Mongabay.co.id

Penegakan Hukum Lemah di Jambi Walau Area Perusahaan Karhutla Berulang

KKI Warsi dan IPB melakukan penelitian dampak karhutla di lahan gambut di Jambi. Foto : KKI Warsi

 

 

 

 

Irmansyah tengah menghidupkan mesin ketek, perahu kayu bermesin tujuh PK, sebelum menyusuri Sungai Kumpeh, Muaro Jambi, menuju lokasi bekas kebakaran di konsesi PT Putera Duta Indah Wood (PDIW), dan PT Pesona Belantara Persada (PBP), awal Juli lalu.

Pakde Diman, sapaan akrabnya, sudah puluhan tahun bekerja di PDIW. “Di sana,” tangannya menunjuk ke arah timur hulu Sungai Kumpeh.

Air sungai berwarna hitam pekat membawa ketek terus menghulu.

Diman mengikat tali ketek, merapat ke dermaga perusahaan sawit PT Bara Eka Prima (BEP). BEP bersampingan dengan PDIW.

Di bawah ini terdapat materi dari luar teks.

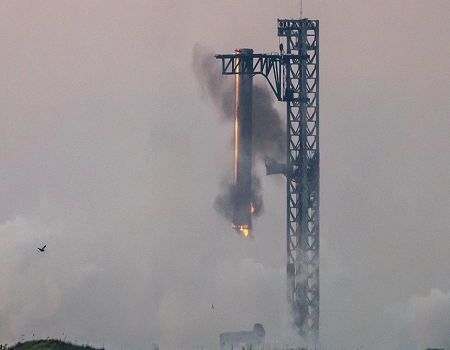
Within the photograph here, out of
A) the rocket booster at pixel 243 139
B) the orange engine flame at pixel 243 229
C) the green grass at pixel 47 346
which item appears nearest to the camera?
the green grass at pixel 47 346

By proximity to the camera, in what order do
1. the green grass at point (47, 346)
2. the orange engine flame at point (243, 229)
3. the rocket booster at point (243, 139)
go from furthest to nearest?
the orange engine flame at point (243, 229)
the rocket booster at point (243, 139)
the green grass at point (47, 346)

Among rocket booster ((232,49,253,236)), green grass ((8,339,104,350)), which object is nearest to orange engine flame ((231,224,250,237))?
rocket booster ((232,49,253,236))

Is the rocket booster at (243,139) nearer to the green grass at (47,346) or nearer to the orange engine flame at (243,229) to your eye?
the orange engine flame at (243,229)

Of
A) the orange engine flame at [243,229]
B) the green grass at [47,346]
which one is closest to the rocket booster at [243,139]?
the orange engine flame at [243,229]

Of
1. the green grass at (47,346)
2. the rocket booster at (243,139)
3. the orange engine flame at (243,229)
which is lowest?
the green grass at (47,346)

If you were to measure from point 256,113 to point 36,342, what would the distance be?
3504 cm

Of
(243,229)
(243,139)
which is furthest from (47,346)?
(243,139)

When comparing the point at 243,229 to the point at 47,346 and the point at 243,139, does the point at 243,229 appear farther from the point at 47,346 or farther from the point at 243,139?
the point at 47,346

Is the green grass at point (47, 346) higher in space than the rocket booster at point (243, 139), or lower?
lower

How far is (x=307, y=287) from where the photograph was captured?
340ft

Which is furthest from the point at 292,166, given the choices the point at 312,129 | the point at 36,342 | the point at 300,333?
the point at 36,342

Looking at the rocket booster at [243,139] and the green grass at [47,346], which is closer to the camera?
the green grass at [47,346]

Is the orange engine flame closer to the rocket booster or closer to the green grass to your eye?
the rocket booster

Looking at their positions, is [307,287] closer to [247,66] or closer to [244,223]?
[244,223]
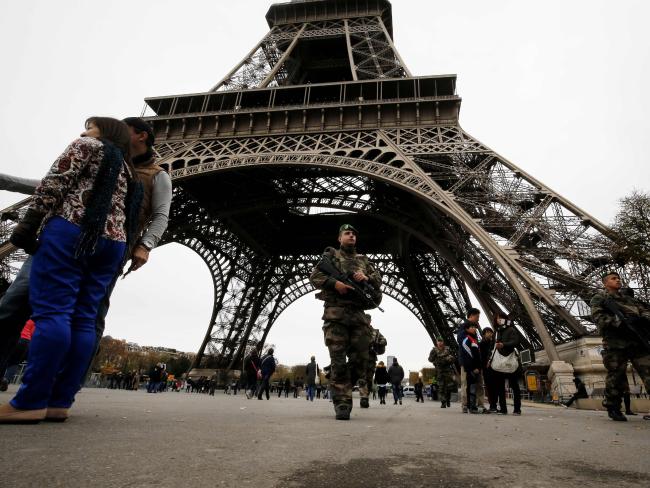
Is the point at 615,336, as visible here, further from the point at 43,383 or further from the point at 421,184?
the point at 421,184

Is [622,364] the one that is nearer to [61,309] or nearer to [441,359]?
[61,309]

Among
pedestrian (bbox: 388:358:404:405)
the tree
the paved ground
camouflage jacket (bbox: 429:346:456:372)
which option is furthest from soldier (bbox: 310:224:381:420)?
the tree

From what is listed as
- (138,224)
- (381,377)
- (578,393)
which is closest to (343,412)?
(138,224)

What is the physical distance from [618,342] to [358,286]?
309 cm

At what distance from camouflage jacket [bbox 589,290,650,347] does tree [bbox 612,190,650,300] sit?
27.3ft

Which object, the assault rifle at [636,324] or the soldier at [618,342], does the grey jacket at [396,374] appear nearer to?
the soldier at [618,342]

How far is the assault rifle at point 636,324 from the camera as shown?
453 cm

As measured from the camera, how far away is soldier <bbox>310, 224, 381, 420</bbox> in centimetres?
412

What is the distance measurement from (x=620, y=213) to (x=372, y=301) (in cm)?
1471

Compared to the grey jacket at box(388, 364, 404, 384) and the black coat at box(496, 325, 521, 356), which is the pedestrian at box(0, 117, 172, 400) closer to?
the black coat at box(496, 325, 521, 356)

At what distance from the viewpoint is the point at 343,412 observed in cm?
395

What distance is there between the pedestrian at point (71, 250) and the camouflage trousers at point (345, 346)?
6.99 feet

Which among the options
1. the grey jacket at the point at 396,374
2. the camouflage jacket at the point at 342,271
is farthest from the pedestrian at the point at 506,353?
the grey jacket at the point at 396,374

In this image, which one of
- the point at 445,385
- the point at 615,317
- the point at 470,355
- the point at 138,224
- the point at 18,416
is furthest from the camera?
the point at 445,385
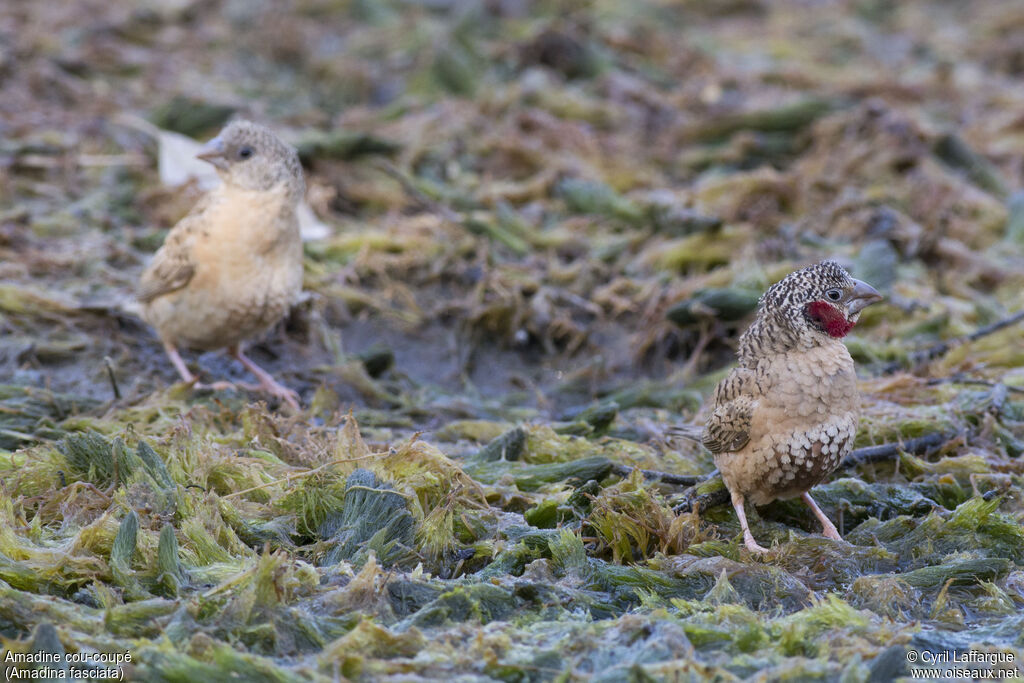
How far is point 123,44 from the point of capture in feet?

PDIW mengantongi izin HPH sejak 1988. Ada perubahan pada 2009, luas konsesi semula 61.000 jadi 34.000 hektar. Sedang PBP mengantongi izin sejak 2010 seluas 21.000 hektar.

Pada 2019, api melahap areal ini tanpa sisa. Diman dan 30 warga Desa Pematang Raman bergiliran memadamkan api. Lebih dari sebulan mereka berpatroli, api tak juga padam. Langit sempat memerah di sekitar lokasi terbakar.

“Ini mengerikan, kami bergiliran padamkan api. Gambut kalau terbakar bukan cuma di atas saja, sampai bawah. Harus hati-hati,” katanya.

Kerja keras padamkan api , tak berarti mereka luput dicurigai pelaku pembakar hutan. Beberapa orang Desa Pematang Raman ditanyai. Akmal, Kepala Desa Pematang Raman , menjawab semua pertanyaan kepolisian kalau menjamin warga tidak mungkin membakar lokasi PDIW.

“Cobalah lihat, sepanjang areal terbakar apakah ada tanda tanaman kebun yang ditanam? Buat apa masyarakat kami jauh-jauh membakar hutan,” katanya pada pihak kepolisian waktu itu.

Seingat Diman kebakaran pernah terjadi pertama pada 1997, kemudian 2001, 2003 2015 dan 2019.

Saya bertanya bagaimana kayu masih ada kalau kebakaran terus berulang.

“Kami di sini ada istilahnya blok “harta karun”, blok itu berada di kawasan gambut dalam. Dengan kondisi basah, tidak terbakar .Yang terbakar itu kawasan yang memang tidak ada pohon lagi,”

Beragam kayu seperti punak (Tetrameristra glabra), meranti rawa, dan rengas menjadi komoditi kayu terlaris.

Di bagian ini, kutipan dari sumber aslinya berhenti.